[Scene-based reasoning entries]
## Start
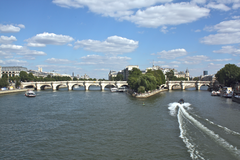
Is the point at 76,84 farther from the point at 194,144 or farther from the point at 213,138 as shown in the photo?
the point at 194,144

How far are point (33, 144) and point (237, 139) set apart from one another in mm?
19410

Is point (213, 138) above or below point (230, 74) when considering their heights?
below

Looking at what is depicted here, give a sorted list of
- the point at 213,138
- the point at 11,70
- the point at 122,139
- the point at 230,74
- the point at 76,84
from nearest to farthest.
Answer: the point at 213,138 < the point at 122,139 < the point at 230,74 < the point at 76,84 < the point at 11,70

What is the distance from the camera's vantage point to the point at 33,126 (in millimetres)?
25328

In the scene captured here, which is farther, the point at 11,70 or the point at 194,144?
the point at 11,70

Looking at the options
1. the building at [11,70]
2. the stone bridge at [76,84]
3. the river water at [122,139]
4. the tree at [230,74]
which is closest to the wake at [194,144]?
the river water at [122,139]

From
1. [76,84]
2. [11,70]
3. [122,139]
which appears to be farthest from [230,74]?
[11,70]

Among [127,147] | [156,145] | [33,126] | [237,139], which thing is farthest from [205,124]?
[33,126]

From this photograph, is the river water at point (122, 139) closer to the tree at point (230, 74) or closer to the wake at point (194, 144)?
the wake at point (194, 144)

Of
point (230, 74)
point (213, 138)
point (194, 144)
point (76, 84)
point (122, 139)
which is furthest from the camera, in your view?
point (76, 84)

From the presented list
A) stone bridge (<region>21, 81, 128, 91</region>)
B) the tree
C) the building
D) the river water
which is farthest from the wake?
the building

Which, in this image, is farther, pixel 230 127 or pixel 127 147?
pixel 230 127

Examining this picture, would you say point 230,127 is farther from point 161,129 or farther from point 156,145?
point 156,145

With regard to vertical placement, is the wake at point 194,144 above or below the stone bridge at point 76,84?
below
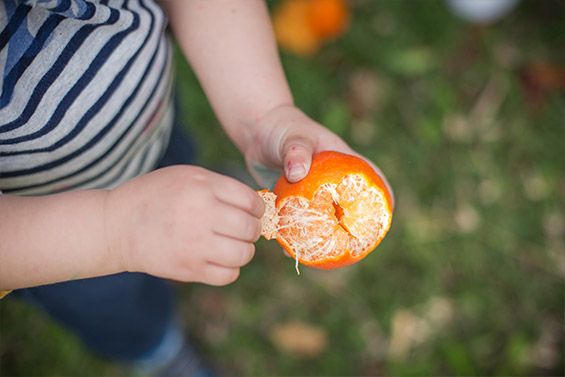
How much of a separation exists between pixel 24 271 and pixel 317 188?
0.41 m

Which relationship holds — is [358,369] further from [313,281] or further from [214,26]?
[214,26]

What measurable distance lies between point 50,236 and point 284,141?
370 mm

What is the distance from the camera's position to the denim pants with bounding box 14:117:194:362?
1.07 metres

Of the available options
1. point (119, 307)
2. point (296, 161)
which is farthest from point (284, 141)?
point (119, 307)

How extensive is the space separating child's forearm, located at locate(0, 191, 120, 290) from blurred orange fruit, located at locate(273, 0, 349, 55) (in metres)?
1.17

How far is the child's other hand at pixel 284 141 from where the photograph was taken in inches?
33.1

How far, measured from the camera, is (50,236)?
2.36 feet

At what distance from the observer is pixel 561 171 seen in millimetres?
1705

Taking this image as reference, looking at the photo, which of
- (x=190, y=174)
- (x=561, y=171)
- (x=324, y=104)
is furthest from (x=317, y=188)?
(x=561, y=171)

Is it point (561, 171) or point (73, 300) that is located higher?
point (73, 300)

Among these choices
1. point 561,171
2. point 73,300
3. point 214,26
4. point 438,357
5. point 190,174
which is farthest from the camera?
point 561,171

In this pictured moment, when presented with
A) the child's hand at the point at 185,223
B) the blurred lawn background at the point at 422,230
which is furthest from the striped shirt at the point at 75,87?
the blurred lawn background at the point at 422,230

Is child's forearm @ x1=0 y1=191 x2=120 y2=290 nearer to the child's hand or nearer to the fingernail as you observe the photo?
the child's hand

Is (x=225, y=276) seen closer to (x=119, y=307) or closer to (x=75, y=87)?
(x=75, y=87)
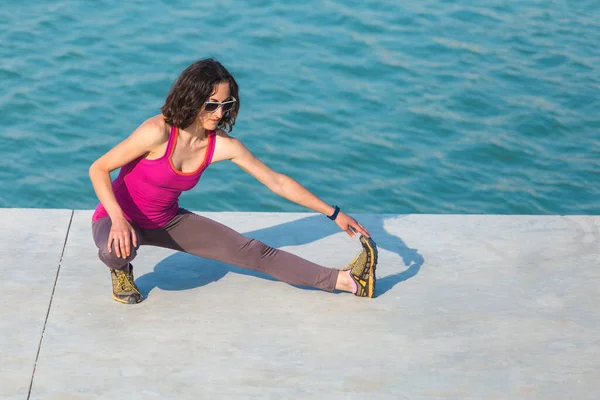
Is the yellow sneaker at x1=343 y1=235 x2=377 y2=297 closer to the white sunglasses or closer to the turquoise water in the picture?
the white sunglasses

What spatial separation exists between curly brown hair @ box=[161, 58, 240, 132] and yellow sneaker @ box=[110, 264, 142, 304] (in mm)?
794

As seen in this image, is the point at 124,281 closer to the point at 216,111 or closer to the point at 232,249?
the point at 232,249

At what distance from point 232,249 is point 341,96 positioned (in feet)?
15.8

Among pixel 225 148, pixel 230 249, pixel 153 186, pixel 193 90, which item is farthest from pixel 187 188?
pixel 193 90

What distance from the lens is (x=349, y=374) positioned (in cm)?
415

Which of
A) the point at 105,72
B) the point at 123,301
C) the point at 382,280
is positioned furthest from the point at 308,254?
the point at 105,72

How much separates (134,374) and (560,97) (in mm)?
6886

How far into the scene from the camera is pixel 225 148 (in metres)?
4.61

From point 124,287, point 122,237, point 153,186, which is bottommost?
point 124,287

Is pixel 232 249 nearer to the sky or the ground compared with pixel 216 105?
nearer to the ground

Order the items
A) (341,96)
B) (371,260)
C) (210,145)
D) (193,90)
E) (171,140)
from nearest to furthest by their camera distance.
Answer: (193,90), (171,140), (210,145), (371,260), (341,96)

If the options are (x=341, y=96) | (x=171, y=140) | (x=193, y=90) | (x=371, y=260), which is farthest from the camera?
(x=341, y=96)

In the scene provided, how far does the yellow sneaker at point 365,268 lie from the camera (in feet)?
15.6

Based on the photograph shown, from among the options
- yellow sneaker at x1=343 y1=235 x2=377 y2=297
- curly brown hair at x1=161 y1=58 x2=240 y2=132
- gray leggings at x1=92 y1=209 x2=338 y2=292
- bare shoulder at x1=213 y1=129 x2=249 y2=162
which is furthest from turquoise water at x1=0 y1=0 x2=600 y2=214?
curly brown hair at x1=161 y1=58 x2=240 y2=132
## End
## Start
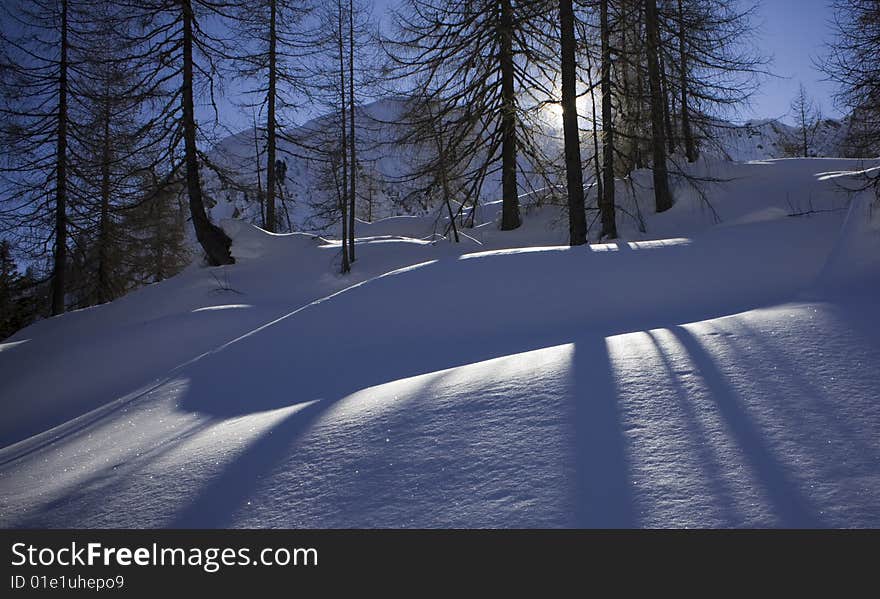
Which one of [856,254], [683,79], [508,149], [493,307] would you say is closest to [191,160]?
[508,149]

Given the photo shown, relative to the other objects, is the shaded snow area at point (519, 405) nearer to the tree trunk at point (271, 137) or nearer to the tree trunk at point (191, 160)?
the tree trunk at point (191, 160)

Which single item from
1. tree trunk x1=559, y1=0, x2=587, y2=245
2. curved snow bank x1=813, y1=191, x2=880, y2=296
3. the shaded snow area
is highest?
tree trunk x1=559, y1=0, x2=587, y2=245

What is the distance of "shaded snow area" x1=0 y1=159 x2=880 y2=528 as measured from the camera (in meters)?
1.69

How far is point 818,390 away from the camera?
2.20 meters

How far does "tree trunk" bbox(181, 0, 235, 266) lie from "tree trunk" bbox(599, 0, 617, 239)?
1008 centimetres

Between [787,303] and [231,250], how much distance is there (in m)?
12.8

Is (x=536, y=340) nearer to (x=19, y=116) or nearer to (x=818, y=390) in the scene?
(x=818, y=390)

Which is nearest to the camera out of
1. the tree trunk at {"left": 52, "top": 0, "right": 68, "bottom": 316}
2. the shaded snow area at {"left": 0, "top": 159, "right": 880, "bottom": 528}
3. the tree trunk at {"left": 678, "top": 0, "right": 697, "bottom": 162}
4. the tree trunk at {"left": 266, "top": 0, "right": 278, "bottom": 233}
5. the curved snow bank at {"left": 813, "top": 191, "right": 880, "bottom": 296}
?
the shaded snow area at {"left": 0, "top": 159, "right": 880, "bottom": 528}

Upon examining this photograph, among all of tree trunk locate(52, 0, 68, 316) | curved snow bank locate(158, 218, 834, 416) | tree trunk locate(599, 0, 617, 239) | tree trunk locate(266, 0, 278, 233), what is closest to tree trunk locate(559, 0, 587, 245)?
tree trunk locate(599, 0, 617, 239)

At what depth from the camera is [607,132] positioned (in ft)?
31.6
## End
--- What you should do ---
Gather every line of the entries that contains the word "meters" and list each one in full.

--- Solution ---
What is the distance of "shaded snow area" x1=0 y1=159 x2=880 y2=528 as measured from the camera (in meters)?
2.20 meters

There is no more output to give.